For a director in Scotland, facing the murky waters of potential insolvency can be daunting. As the person at the helm of a company, certain responsibilities and duties are placed upon directors during insolvency proceedings. These duties are outlined in UK Company law, and any director operating in the UK must be well-versed in them.
Here, we’ll explore the obligations and potential pitfalls, shedding light on a director’s path during such challenging times.
1. Fiduciary Duties Intensify
While directors always have a duty to act in the best interests of the company, during insolvency, the interests of the creditors become paramount. This shift means directors must be exceptionally cautious in their financial dealings to ensure creditors are not disadvantaged.
2. Ceasing to Trade
If trading while insolvent worsens the position of creditors, directors may be held personally liable for the company’s debts. In Scotland, wrongful trading provisions can be invoked, and directors could face legal consequences if they knowingly allow the company to incur further debts without a reasonable prospect of payment.
3. Avoidance of Preferences and Transactions at Under Value (TUV)
Directors must avoid showing preference to certain creditors or disposing of company assets at less than market value. Scottish insolvency law is stringent on this to ensure fairness to all creditors.
4. Duty to Cooperate with the Insolvency Practitioner
Once an insolvency practitioner (IP) is appointed, directors have a legal duty to cooperate fully. This includes providing all necessary information about the company’s affairs, assets, and liabilities. Any attempt to withhold information could lead to legal repercussions.
5. Director Disqualification
Directors who fail to uphold their responsibilities during insolvency risk being disqualified from acting as a director for up to 15 years. This is a serious consequence that underscores the importance of adhering to legal obligations.
6. Personal Guarantees Come to the Fore
Many directors in Scotland offer personal guarantees to secure business loans. During insolvency, these guarantees may be called upon, meaning directors could face personal financial repercussions.

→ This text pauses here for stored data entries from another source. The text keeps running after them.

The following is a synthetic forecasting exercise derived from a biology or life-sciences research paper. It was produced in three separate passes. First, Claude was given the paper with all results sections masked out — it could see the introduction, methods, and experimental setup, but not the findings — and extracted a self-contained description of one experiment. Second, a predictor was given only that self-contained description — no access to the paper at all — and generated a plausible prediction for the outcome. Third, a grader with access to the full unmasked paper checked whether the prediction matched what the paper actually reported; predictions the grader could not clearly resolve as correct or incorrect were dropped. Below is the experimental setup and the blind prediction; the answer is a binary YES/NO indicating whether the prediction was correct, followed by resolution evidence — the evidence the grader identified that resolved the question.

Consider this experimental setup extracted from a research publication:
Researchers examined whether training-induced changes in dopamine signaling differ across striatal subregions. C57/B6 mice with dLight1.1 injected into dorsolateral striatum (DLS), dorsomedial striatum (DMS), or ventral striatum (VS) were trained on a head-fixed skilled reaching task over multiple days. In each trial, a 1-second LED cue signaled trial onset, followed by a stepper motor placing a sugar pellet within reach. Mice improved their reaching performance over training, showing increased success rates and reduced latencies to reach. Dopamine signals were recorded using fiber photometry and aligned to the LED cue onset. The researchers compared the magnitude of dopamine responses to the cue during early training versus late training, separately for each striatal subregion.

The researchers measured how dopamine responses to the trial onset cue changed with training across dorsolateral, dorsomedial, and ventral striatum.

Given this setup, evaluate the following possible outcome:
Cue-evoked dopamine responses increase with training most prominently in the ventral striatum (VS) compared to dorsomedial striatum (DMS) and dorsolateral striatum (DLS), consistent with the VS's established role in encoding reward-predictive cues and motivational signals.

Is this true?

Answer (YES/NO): YES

7. Moratorium on Legal Actions
While not a duty, it’s crucial for directors to understand that when a company enters administration in Scotland, there’s an immediate freeze on most legal actions against the company. This provides a breathing space, allowing the company and the Insolvency Practitioner time to develop a strategy to rescue the business.
8. Responsibility to Notify Relevant Parties
On realising that insolvency is unavoidable, directors have a duty to notify certain parties. This includes employees, shareholders, and all known creditors, ensuring they’re aware of the company’s position.
9. Duty to Minimise Potential Losses
Directors must act diligently to minimise losses to creditors. This could involve cost-cutting, restructuring, or seeking out professional advice at the earliest signs of financial distress.
10. Maintaining Accurate Records
It’s imperative to keep accurate financial records and ensure they’re up-to-date, especially when insolvency looms. Inaccurate records can complicate insolvency proceedings and can lead to accusations of wrongful trading or misfeasance against directors.
While the challenges of navigating insolvency in Scotland are many, understanding one’s duties as a director is paramount. By adhering to the legal responsibilities and seeking timely advice, directors can ensure they act ethically, transparently, and in the best interests of all stakeholders. In the complex waters of insolvency, knowledge truly is the director’s compass.